Extracted text →
Petrol pump filling nozzleSome concerns have been raised recently about the use of ethyl alcohol, or ethanol, in petrol.  The product added to petrol may also be called bio-ethanol to link its use with non-fossil derived or renewable buo-fuels.  Bio-ethanol has been used at times over the decades, but its recent use is linked to EU directives to increase the proportion of automotive fuel derived from renewable sources, in order to reduce carbon dioxide (CO2) emissions.

Ethanol has been blended into petrol in recent years by, among others, Tesco, who use it in their premium 99 octane unleaded petrol blend.  Ethanol has a very high octane quality, and so is a valuable blending component for use in the production of high octane unleaded petrol.  Its use in this application is limited to 5% volume and is acknowledged by a label on the pump according to the Tesco help line, although this may not always be the case.  Although the EU is believed to be considering the mandatory use of bio-ethanol in petrol in the future, at present it is to be hoped that classic vehicle owners would not encounter the blended product without some form of pump marking.  If any owners have concerns over using petrol containing 5% ethanol, it would be useful to check fuel before purchase by inspecting pump labels.

Exercise objective → Reproduce the passage on ethanol in petrol, starting with "Petrol pump filling" and going on through "dioxide (CO2) emissions.".

Data provided →
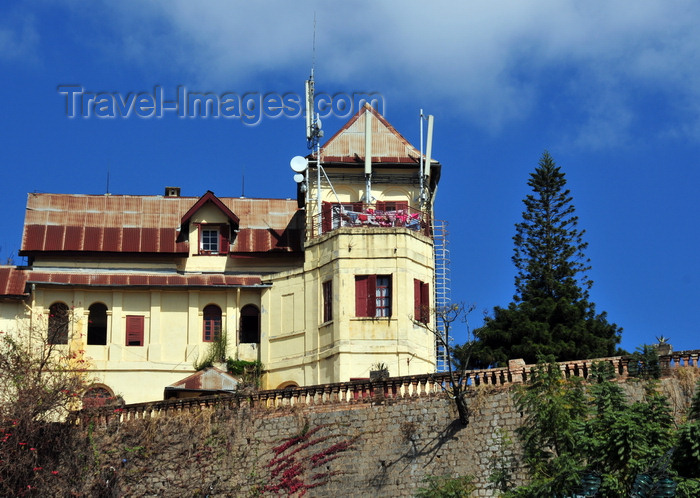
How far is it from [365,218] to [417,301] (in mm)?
3611

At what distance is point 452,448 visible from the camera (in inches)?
1403

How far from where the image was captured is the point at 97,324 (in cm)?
4916

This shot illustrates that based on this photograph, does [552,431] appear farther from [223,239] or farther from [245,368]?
[223,239]

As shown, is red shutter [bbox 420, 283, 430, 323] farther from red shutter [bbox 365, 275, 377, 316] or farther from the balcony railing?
the balcony railing

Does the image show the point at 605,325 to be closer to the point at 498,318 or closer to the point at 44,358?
the point at 498,318

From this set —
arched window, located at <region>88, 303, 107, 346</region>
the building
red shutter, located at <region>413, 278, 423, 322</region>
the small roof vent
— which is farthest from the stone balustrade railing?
the small roof vent

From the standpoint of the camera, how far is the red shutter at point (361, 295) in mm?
45375

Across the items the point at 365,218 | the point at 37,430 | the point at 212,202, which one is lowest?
the point at 37,430

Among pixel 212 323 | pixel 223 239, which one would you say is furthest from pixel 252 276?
pixel 212 323

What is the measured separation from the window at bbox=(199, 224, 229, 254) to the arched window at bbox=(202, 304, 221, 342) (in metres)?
2.29

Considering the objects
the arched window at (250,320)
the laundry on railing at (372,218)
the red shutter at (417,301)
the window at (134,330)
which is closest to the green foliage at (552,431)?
the red shutter at (417,301)

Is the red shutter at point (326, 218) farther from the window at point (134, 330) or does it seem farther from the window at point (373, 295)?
the window at point (134, 330)

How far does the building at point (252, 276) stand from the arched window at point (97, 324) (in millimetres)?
51

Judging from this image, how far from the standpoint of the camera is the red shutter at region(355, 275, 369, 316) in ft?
149
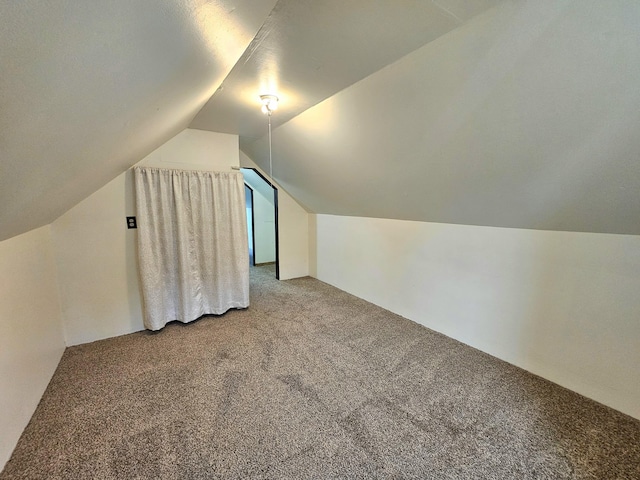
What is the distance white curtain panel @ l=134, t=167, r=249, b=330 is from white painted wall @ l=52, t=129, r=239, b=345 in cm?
18

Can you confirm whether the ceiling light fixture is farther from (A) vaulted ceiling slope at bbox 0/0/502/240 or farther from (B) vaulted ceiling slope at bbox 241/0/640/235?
(B) vaulted ceiling slope at bbox 241/0/640/235

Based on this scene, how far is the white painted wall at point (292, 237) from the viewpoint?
444 centimetres

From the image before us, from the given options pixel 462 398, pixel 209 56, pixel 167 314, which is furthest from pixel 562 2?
pixel 167 314

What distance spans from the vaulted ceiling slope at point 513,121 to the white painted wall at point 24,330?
91.1 inches

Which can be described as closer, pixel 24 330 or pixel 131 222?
pixel 24 330

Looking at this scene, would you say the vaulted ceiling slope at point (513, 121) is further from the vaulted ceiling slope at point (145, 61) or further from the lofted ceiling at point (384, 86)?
the vaulted ceiling slope at point (145, 61)

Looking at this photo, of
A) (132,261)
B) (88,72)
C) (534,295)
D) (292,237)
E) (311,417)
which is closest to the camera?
(88,72)

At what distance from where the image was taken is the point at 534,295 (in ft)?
6.64

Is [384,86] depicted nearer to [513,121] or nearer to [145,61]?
[513,121]

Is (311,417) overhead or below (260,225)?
below

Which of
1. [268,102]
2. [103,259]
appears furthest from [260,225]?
[268,102]

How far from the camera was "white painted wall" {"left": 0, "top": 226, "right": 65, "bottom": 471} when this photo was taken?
1.41m

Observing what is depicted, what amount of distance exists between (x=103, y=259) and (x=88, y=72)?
2.45 m

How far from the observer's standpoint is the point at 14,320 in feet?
5.02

Solved problem →
Petrol pump filling nozzleSome concerns have been raised recently about the use of ethyl alcohol, or ethanol, in petrol.  The product added to petrol may also be called bio-ethanol to link its use with non-fossil derived or renewable buo-fuels.  Bio-ethanol has been used at times over the decades, but its recent use is linked to EU directives to increase the proportion of automotive fuel derived from renewable sources, in order to reduce carbon dioxide (CO2) emissions.